4.3. NGC 2264 stars – hypothesis 2

Another possible interpretation of the rotation evolution of NGC 2264 stars was presented by Lamm et al. (2005), who suggested that the period distribution of both NGC 2264 and the ONC were similar when the clusters had the same age. In this view, stars in NGC 2264 with P ≥ 4−5 days are assumed to have been locked in the past with the locking period attributed to the ONC (Plock ~ 8 days) and released from their disks presumably when they were at the age of ONC stars. Since then, these stars would have spun up conserving angular momentum.

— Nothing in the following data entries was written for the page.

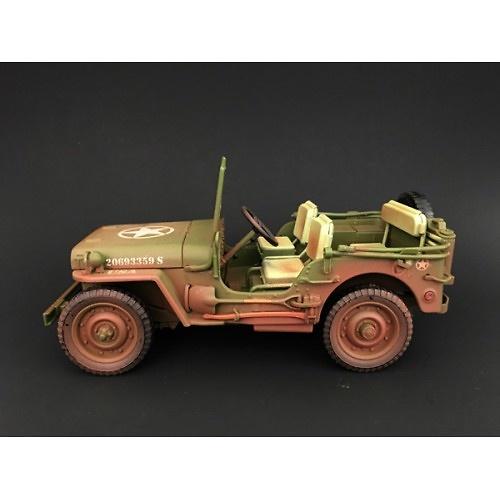 Jeep US Army, verde (con marcas de uso), 2ª Guerra Mundial, 1:18, American Diorama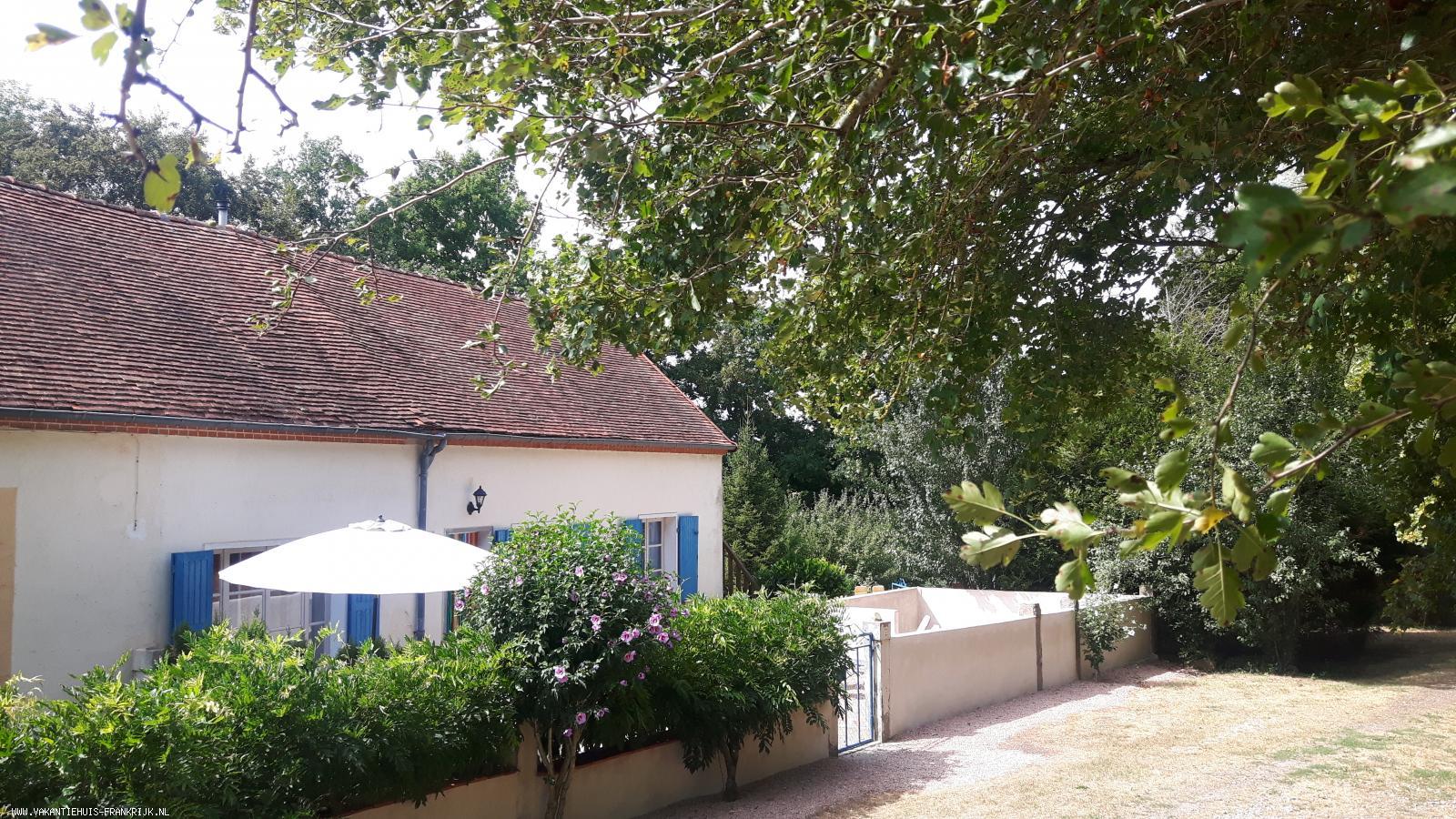 Vakantiehuis: Gezellige vakantie gîte aan de rand van een prachtig, groot vismeer in het glooiende, boeren landschap van de Allier in midden Frankrijk. te huur voor uw vakantie in Allier (Frankrijk)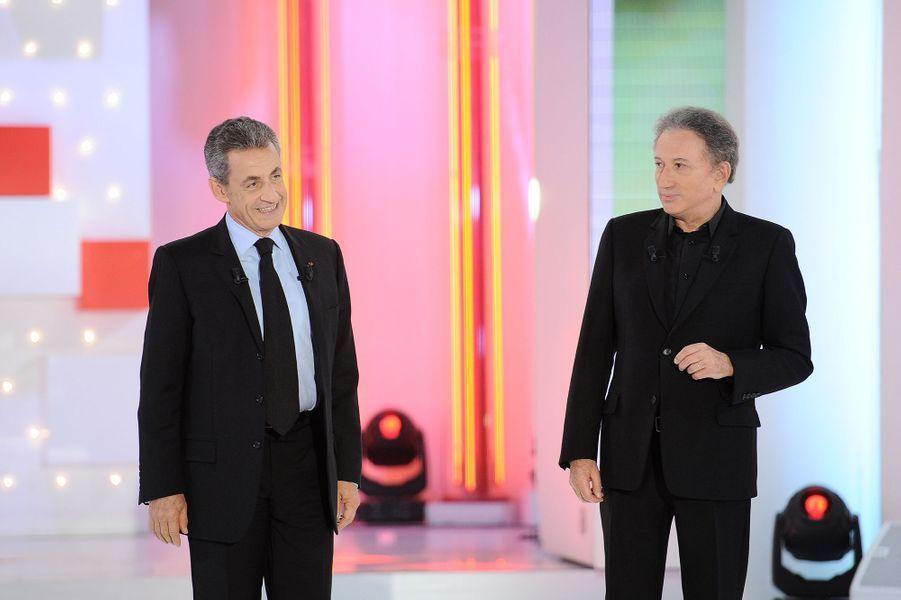 Nicolas Sarkozy et Michel Druckersur le plateau de «Vivement dimanche» le 30 septembre 2019. L'émission est diffusée le 6 octobre.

To test this hypothesis, we tried to simulate the NGC 2264 period distribution at 1 Myr. If we simply used the stars’ estimated ages and projected them back to 1 Myr, we would be assuming that all the stars were formed together, disregarding the apparent spread on age of 110 Myr seen in Fig. 14. According to our age determinations, the apparent age dispersions in NGC 2264 and the ONC are similar: 83% (96%) of ONC stars and 75% (95%) of NGC 2264 stars lie within one (two) standard deviation from their respective mean ages. Therefore it makes more sense to simulate the NGC 2264 period distribution when the mean age of its stars was 1 Myr. In this way, if the current mean age of NGC 2264 stars is 3.5 Myr, 2.5 Myr ago the cluster’s mean age was about 1 Myr. It is important to stress that this period distribution simulation of NGC 2264 stars at the ONC age is very simplistic because the dynamical evolution of stellar clusters is subject to many competing physical conditions (see, e.g., Lada & Lada 2003); nevertheless, we believe it is a valid approach for obtaining some insight about the evolutionary history of NGC 2264. We then defined a quantity named “age difference” to describe the difference between the stellar age (estimated in Sect. 4.2 by our stellar models) and 2.5 Myr. We computed the age difference for all stars in our sample. However, stars in NGC 2264 are as young as 1 Myr and as old as 10 Myr (see Fig. 7); therefore, 121 stars with age difference <0 had not been formed 2.5 Myr ago and they will not enter our simulation of the NGC 2264 period distribution at the mean age of 1 Myr. To estimate the rotation period of NGC 2264 stars with an age difference 0, we proceed in the following way. For the stars without observational evidence of disks (wtts and intermediate cases with αIRAC ≤ −2.56 or intermediate cases without αIRAC measurements), we calculated with our evolutionary tracks their radii at 2.5 Myr ago and their current radii. By considering conservation of angular momentum and the observed rotation period, we also calculated their rotation period at 2.5 Myr ago, that is, when the mean age of NGC 2264 stars was 1 Myr. For the ctts and intermediate cases with αIRAC> −2.56 (those that probably still have their disks), we assumed that their rotation periods have not changed during these 2.5 Myr, so that, when the mean age of NGC 2264 was 1 Myr, they had the same period as they have now.

thumbnail Fig. 22

Present period distribution of NGC 2264 stars that probably do not have a disk (left panel). Simulation of the period distribution of NGC 2264 stars when the objects had, on average, 1 Myr (right panel).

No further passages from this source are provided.